====== Trecho do texto

Por dentro do paraíso anárquico da Dinamarca, onde vale quase tudo
Por: Huda Alawa
Tradução: Mayra Bueno
Artigo original em inglês com fotos: http://mic.com/articles/92521/inside-denmark-s-anarchist-paradise
Ao desembarcar na estação de metrô Christianshavn em Copenhagen, verá uma multidão de dinamarqueses bem vestidos, adornados com bolsas e sapatos de marca, andando apressados — típico para a capital da Dinamarca.
Entretanto, a 500 metros da estação, verá uma parede coberta de grafite agindo como um tipo de barreira entre a cidade e Christiania: uma área autônoma de 85 acres que vive sob regras diferentes do resto do país. Os “Christianites”, como chamam a si mesmos, vivem em uma interessante comunidade que serve de refúgio da sociedade comum e cultura dinamarquesa.

============

Repita o texto inteiro sobre Christiania, sem mudar uma palavra. O material não tem nenhum papel aqui.

====== Dados do conjunto

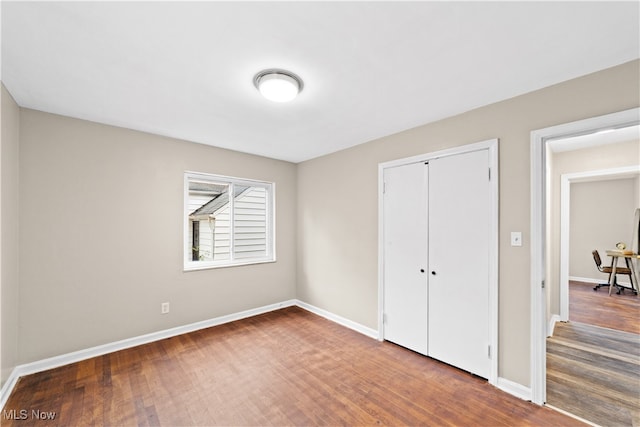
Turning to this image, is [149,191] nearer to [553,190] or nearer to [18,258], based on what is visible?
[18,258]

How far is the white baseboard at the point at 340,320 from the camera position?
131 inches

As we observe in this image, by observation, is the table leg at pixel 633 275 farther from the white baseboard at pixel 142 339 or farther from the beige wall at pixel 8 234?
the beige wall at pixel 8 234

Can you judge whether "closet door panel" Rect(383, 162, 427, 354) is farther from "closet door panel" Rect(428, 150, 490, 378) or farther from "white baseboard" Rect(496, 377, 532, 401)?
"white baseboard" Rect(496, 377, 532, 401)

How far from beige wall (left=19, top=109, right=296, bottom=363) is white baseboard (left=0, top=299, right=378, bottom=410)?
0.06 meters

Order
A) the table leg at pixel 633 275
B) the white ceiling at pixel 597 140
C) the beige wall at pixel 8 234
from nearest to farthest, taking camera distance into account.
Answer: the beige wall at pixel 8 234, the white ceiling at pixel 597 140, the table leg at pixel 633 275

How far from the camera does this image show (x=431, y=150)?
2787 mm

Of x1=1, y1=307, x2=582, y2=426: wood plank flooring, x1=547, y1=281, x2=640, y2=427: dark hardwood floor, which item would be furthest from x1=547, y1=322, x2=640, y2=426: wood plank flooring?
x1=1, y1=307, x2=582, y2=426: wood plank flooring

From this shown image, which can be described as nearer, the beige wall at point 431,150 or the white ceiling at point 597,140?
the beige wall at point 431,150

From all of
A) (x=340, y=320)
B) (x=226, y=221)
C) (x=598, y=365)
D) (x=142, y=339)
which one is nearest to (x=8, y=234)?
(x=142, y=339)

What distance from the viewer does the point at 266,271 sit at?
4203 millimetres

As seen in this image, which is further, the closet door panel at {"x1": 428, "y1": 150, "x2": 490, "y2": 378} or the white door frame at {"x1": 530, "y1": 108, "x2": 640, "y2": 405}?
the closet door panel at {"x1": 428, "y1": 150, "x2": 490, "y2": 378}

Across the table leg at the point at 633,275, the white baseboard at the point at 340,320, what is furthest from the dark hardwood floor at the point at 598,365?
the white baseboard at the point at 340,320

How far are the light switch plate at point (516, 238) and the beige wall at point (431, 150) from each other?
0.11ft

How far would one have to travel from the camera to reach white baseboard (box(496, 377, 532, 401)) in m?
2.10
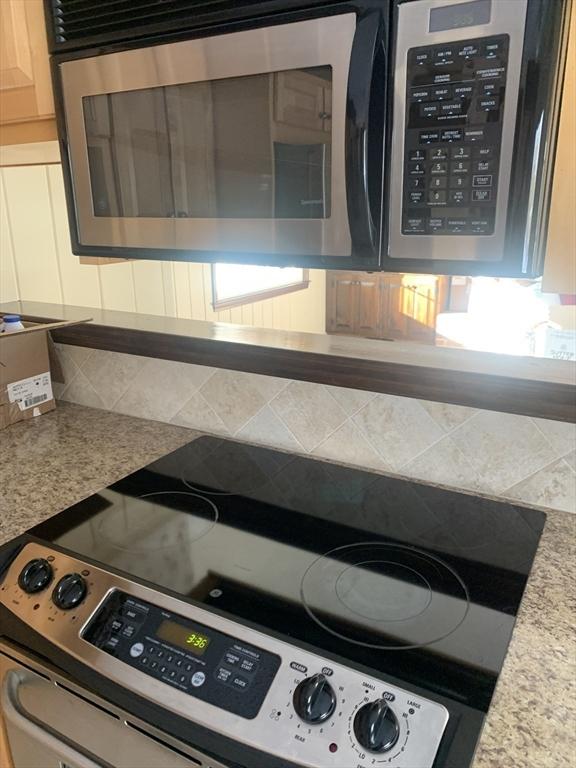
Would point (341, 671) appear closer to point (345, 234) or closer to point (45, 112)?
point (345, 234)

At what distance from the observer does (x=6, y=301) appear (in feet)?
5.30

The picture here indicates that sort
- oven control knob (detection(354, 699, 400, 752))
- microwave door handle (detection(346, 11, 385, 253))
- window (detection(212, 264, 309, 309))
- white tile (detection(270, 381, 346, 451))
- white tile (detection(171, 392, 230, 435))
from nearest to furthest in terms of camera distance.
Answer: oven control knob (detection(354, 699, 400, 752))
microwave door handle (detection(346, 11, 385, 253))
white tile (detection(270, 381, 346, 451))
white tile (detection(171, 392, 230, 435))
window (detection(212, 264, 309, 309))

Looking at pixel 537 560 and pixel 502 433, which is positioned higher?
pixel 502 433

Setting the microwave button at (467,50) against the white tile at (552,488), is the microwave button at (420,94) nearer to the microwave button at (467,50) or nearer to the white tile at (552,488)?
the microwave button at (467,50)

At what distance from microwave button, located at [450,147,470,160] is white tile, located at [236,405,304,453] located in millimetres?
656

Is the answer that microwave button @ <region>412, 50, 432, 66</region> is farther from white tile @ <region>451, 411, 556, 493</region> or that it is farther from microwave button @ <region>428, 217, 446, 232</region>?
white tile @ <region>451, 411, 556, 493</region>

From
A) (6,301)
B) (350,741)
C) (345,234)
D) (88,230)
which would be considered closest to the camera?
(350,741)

============

◆ Problema resolvido:
Por dentro do paraíso anárquico da Dinamarca, onde vale quase tudo
Por: Huda Alawa
Tradução: Mayra Bueno
Artigo original em inglês com fotos: http://mic.com/articles/92521/inside-denmark-s-anarchist-paradise
Ao desembarcar na estação de metrô Christianshavn em Copenhagen, verá uma multidão de dinamarqueses bem vestidos, adornados com bolsas e sapatos de marca, andando apressados — típico para a capital da Dinamarca.
Entretanto, a 500 metros da estação, verá uma parede coberta de grafite agindo como um tipo de barreira entre a cidade e Christiania: uma área autônoma de 85 acres que vive sob regras diferentes do resto do país. Os “Christianites”, como chamam a si mesmos, vivem em uma interessante comunidade que serve de refúgio da sociedade comum e cultura dinamarquesa.